CGM沿着已知点处的梯度所构造出的共轭方向迭代搜索目标函数的极小点,迭代过程中对壁厚猜测值的修正可表示为:
$$ {d_i}_{ + 1} = {d_i} - {\alpha _i}{\mathit{\boldsymbol{\gamma }}_i} $$ (7) 式中:αi为搜索步长;γi为搜索方向。
搜索步长αi表示为:
$${\alpha _i}{\rm{ = }}\sum\limits_{k = 1}^K {[T_k^{{\rm{cal}}}({d_i}) - T_k^{{\rm{mea}}}]\nabla T_k^{{\rm{cal}}}({d_i}){\mathit{\boldsymbol{\gamma }}_i}} /\sum\limits_{k = 1}^K {\nabla T_k^{{\rm{cal}}}({d_i}){\mathit{\boldsymbol{\gamma }}_i}} $$ (8) 搜索方向γi可由下式表示:
$${\boldsymbol{\gamma} _i}{\rm{ = }}\nabla J({d_i}) + {\beta _i}{d_{i - 1}}$$ (9) 式中:▽J(di)为目标函数的梯度;βi为共轭系数,可根据式(10)计算:
$${\beta _i}{\rm{ = }}{\left[ {\nabla J({d_i})/\nabla J({d_{i - 1}})} \right]^2}$$ (10) 利用CGM根据红外热像图中正常区域温度反演该位置处的脱硫塔内壁热流q,其过程可参考公式(6)~(10),在此就不一一赘述。
2.3 迭代求解流程
应用CGM根据脱硫塔红外热像图反演壁厚的计算步骤如下:
1)根据红外热像图,对异常区域进行辨识;
2)反演异常区域脱硫塔内壁热流q;
3)给出壁厚初始猜测值d0;
4)通过求解公式(1)~(4),得到测点处的计算温度Tkmea(k=1, 2, …, K),并代入公式(5):
$$J({d_i}) = \sum\limits_{k = 1}^K {{{[T_k^{\rm{cal}}({d_i}) - T_k^{\rm{mea}}]}^2}} \leqslant \varepsilon $$ (11) 如果满足上述条件,di即为所求,停止迭代;否则继续;
5)按公式(8)~(10)对CGM里的参数进行更新;
6)根据公式(7)更新壁厚d的猜测值,并返回步骤4)。
3. 脱硫塔检测结果及分析
选取环境温度Tf=20℃,对流换热系数h=10 W/(m2·K)。
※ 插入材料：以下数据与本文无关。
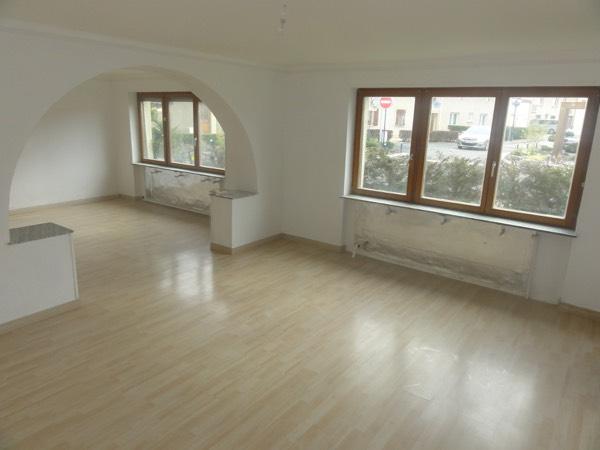 louer maison 5 pièces 113 m² ennery photo 2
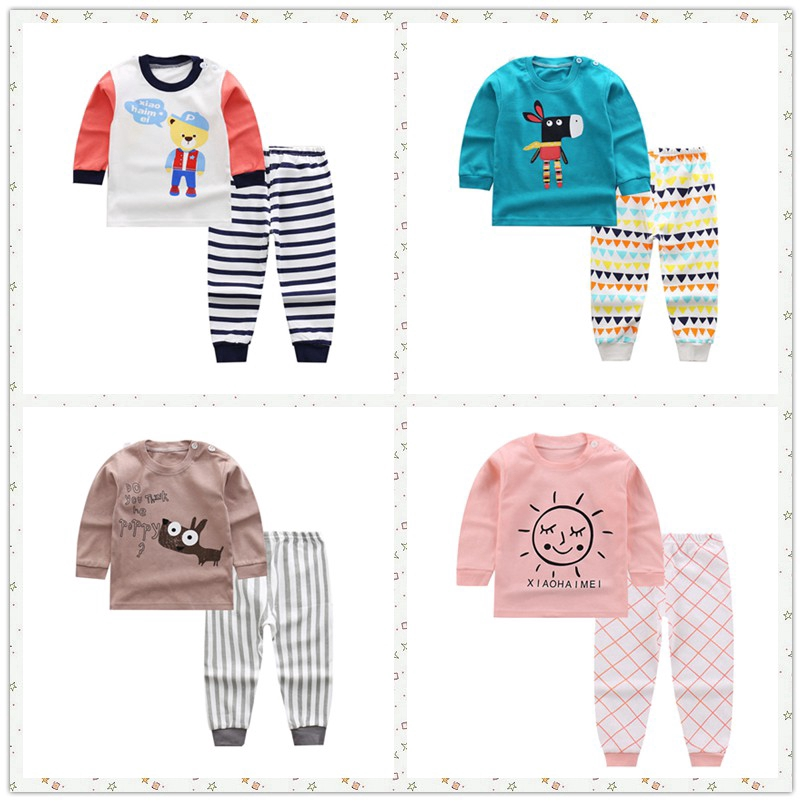 Children set sleepwear clothes / Baby boys pajamas clothes / baby clothing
异常区域温度测点数量K=3;正常区域温度M=2。考虑到实际测量过程中,温度测量误差是无法消除的,通过现场标定,测量误差σ=0.055℃,ε=0.01。
1)数值实验验证
为了验证检测系统的有效性和精确性,本文先进行脱硫塔内部缺陷检测的数值实验。在数值实验中,脱硫塔的热边界条件、几何参数和热物性参数均与实际过程相同,假设真实壁厚de=16 mm。
数值实验中设置不同大小的测量误差,以考察测量误差对缺陷检测结果的影响。实验结果如表 2所示。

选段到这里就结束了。